«Per quanto dicano di essere democratici, i giornali non si occupano che delle minoranze». Breve nota di Andrea Lonardo su di un brano di G.K. Chesterton sul giornalismo e sull’esibizione del male nei media
Riprendiamo sul nostro sito una nota di Andrea Lonardo. Restiamo a disposizione per l’immediata rimozione se la sua presenza non fosse gradita a qualcuno degli aventi diritto. I neretti sono nostri ed hanno l’unico scopo di facilitare la lettura on-line. Per ulteriori testi, cfr. la sezione Educazione e media.
Il Centro culturale Gli scritti (13/2/2024)
In La sfera e la croce G.K. Chesterton afferma con la sua abituale acutezza:
«Una delle grandi debolezze del giornalismo, che riflette comunque la nostra esistenza moderna, è che un’immagine o un fatto devono essere composti solamente da eccezioni.
Ad esempio, annunciamo con squilli di tromba sui manifesti che un uomo è caduto da un’impalcatura, ma non facciamo altrettanto se un uomo non è caduto da un’impalcatura.
Eppure quest’ultimo fatto è fondamentalmente più eccitante, perché ci segnala che questa torre viva, ricca di terrore e di mistero - l’uomo - è ancora in giro sulla terra. Che l’uomo non sia caduto da un’impalcatura è realmente più sensazionale ed è anche qualche migliaio di volte più frequente.
Ma non ci si può ragionevolmente aspettare dal giornalismo che insista nello scrivere di miracoli permanenti.
Non si può pretendere dagli occupatissimi redattori dei giornali di mettere sulle loro locandine titoli come “Il signor Wilkinson è ancora illeso”, oppure “Il signor Jones, di Worthing, non è ancora morto”.
Non possiamo annunciare la felicità di tutta l’umanità. Non possiamo descrivere tutte le forchette che non sono state rubate, o tutti i matrimoni che non si sono perdutamente sciolti.
Da questo consegue che il quadro completo che pretendono di darci della vita è necessariamente falso, poiché essi sono in grado di presentarci solo l’insolito. Per quanto dicano di essere democratici, i giornali non si occupano che delle minoranze» (da G.K. Chesterton, The Ball and the Cross).
La genialità di questa riflessione è sconvolgente e mostra la parzialità di qualsivoglia mezzo di informazione che non sia attento al bene che è così diffuso.
Ricordo un passaggio geniale di un giornalista che, offrendo la sua testimonianza ad un’enorme gruppo di giovani radunato nella Basilica di San Francesco ad Assisi per uno degli incontri di Giovani verso Assisi, così spiegava loro:
«Il male è molto più televisivo del bene. È più appariscente, perché è rapido. Se io distruggo le Torri Gemelle con attacchi suicidi, ciò avviene in pochissimi secondi e basta che qualcuno abbia ripreso l’attacco perché esso divenga virale e in un istante il video sia visto da miliardi di persone nel mondo.
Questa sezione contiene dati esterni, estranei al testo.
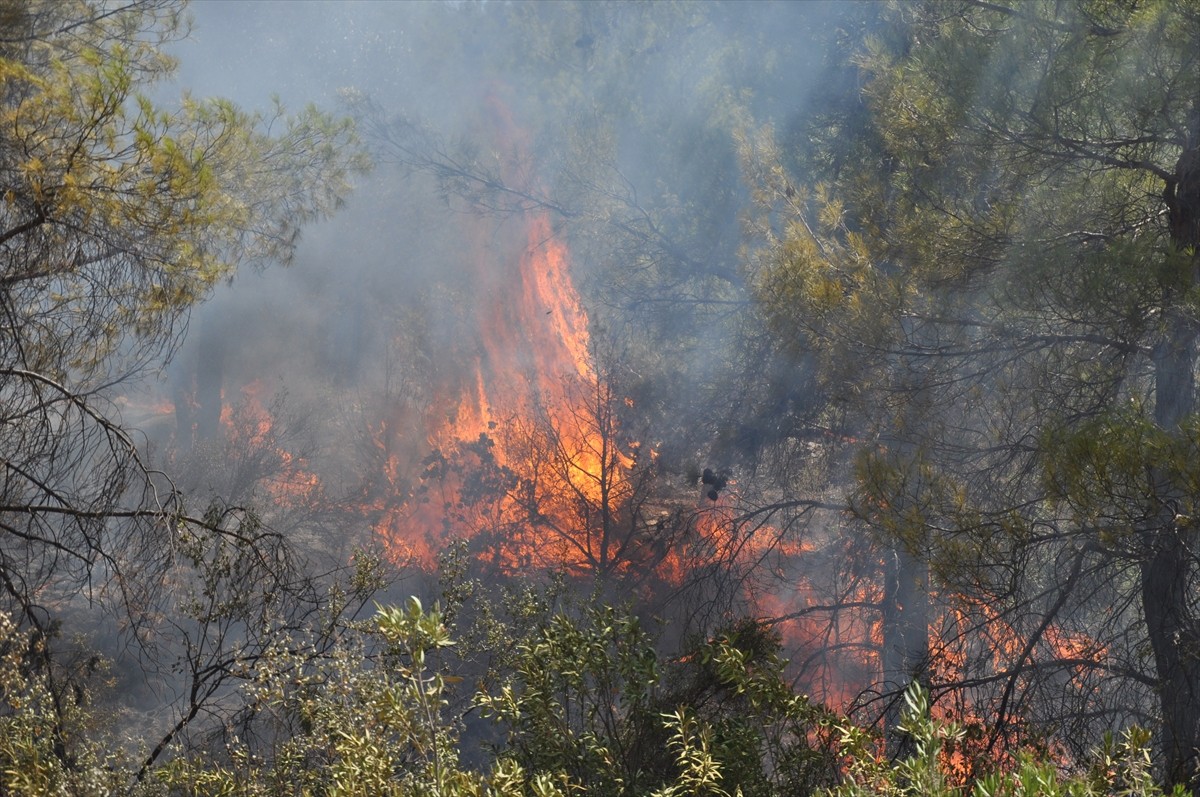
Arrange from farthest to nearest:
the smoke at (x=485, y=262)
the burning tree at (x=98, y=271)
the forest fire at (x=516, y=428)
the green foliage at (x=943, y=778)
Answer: the forest fire at (x=516, y=428)
the smoke at (x=485, y=262)
the burning tree at (x=98, y=271)
the green foliage at (x=943, y=778)

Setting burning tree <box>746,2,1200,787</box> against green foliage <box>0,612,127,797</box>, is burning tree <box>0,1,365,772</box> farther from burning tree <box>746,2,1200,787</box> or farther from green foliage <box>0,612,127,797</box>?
burning tree <box>746,2,1200,787</box>

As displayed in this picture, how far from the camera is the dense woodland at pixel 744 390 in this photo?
394 centimetres

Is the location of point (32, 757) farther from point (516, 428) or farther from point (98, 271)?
point (516, 428)

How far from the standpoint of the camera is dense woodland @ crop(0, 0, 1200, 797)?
394 centimetres

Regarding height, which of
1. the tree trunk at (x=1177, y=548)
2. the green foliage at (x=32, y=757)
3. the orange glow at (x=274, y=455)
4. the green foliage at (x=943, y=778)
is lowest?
the green foliage at (x=943, y=778)

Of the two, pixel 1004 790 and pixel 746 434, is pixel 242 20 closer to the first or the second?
pixel 746 434

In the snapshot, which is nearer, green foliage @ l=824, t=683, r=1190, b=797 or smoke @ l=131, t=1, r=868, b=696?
green foliage @ l=824, t=683, r=1190, b=797

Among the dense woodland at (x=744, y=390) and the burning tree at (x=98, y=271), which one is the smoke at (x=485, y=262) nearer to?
the dense woodland at (x=744, y=390)

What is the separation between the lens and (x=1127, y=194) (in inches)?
231

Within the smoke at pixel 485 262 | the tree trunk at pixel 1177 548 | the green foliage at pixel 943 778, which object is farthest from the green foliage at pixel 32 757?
the smoke at pixel 485 262

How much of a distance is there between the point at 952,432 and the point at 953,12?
271 cm

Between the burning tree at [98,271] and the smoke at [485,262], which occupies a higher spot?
the smoke at [485,262]

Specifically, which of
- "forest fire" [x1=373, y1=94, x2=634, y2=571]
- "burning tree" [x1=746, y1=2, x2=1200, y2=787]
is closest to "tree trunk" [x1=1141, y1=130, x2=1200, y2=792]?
"burning tree" [x1=746, y1=2, x2=1200, y2=787]

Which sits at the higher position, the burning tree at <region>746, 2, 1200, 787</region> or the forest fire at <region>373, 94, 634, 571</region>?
the forest fire at <region>373, 94, 634, 571</region>
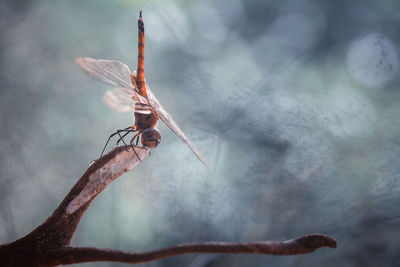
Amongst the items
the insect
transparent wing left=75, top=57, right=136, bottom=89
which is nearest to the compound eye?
the insect

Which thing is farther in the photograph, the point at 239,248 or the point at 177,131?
the point at 177,131

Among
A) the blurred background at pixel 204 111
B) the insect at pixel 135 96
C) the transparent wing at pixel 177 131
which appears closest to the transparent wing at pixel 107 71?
the insect at pixel 135 96

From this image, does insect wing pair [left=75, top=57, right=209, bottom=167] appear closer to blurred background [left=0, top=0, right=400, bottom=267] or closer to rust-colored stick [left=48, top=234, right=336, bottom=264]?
rust-colored stick [left=48, top=234, right=336, bottom=264]

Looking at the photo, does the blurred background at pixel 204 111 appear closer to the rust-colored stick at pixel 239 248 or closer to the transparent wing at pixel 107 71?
the transparent wing at pixel 107 71

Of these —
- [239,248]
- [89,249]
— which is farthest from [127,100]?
[239,248]

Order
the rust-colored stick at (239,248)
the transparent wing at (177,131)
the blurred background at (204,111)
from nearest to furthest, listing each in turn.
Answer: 1. the rust-colored stick at (239,248)
2. the transparent wing at (177,131)
3. the blurred background at (204,111)

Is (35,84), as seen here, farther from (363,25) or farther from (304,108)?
(363,25)

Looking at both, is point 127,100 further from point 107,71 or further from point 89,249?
point 89,249
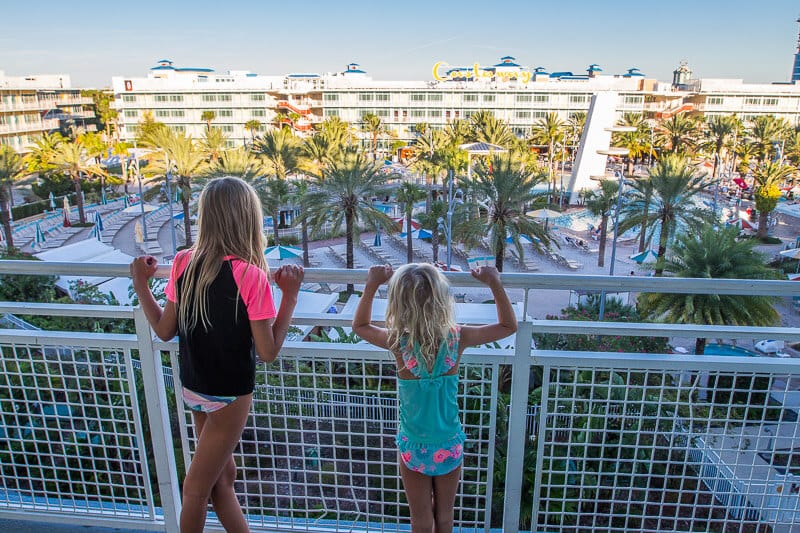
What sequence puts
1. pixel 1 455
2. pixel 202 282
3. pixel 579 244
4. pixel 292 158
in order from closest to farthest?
pixel 202 282 < pixel 1 455 < pixel 579 244 < pixel 292 158

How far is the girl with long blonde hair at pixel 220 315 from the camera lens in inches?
73.6

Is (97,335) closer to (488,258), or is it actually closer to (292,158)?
(488,258)

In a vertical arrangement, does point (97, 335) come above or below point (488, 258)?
above

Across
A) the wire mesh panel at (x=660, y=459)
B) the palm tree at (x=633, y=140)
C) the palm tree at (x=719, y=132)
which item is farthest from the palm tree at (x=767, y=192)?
the wire mesh panel at (x=660, y=459)

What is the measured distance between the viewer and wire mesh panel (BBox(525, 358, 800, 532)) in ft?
7.51

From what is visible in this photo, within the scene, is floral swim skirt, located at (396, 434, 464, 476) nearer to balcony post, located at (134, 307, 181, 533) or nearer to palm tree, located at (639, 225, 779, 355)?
balcony post, located at (134, 307, 181, 533)

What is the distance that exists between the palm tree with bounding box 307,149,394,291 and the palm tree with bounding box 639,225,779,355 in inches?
429

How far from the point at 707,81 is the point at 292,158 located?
5503 centimetres

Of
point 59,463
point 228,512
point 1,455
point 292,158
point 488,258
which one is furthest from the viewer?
point 292,158

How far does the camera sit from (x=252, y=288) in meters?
1.87

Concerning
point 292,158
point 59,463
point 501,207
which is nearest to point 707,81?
point 292,158

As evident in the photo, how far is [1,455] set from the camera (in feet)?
10.5

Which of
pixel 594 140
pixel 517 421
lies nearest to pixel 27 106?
pixel 594 140

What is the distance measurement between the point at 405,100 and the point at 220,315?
65.7 m
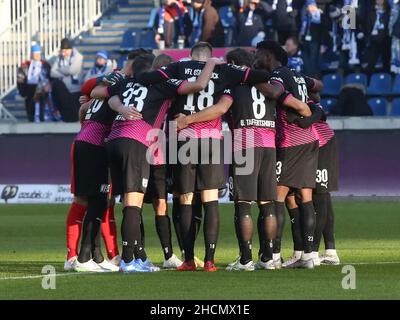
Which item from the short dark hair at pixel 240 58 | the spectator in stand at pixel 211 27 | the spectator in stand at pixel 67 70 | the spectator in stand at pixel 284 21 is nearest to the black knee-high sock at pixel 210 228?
the short dark hair at pixel 240 58

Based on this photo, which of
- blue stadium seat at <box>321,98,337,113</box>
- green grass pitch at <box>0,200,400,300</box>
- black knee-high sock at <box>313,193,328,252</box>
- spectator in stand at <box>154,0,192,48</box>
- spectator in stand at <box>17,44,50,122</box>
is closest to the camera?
green grass pitch at <box>0,200,400,300</box>

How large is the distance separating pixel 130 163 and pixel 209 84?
1.14m

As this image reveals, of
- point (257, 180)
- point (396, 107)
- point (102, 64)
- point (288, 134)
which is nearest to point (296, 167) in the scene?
point (288, 134)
All’opposto, io non potrei mai titolare un articolo – e men che meno girare un video – affermando: “Oggi milioni di mamme e padri hanno amato i loro figli, li hanno accompagnati a scuola e hanno preparato il cibo per loro. Che notizia sarebbe? Nessuno la leggerebbe.
Ma se una mamma uccide il suo bambino, ecco che questa notizia finisce su tutti quotidiani e su tutti i social.
Il bene non è televisivo, perché è lento. Per educare un figlio ci vogliono venti anni, per ammazzarlo, basta un secondo. Il male è rapido e televisivo, ma non è più vero e frequente del bene».
Chi scrive o realizza video o rilancia notizie sui social decida allora da che parte stare, se da quella del bene o se da quella della continua diffamazione della creazione.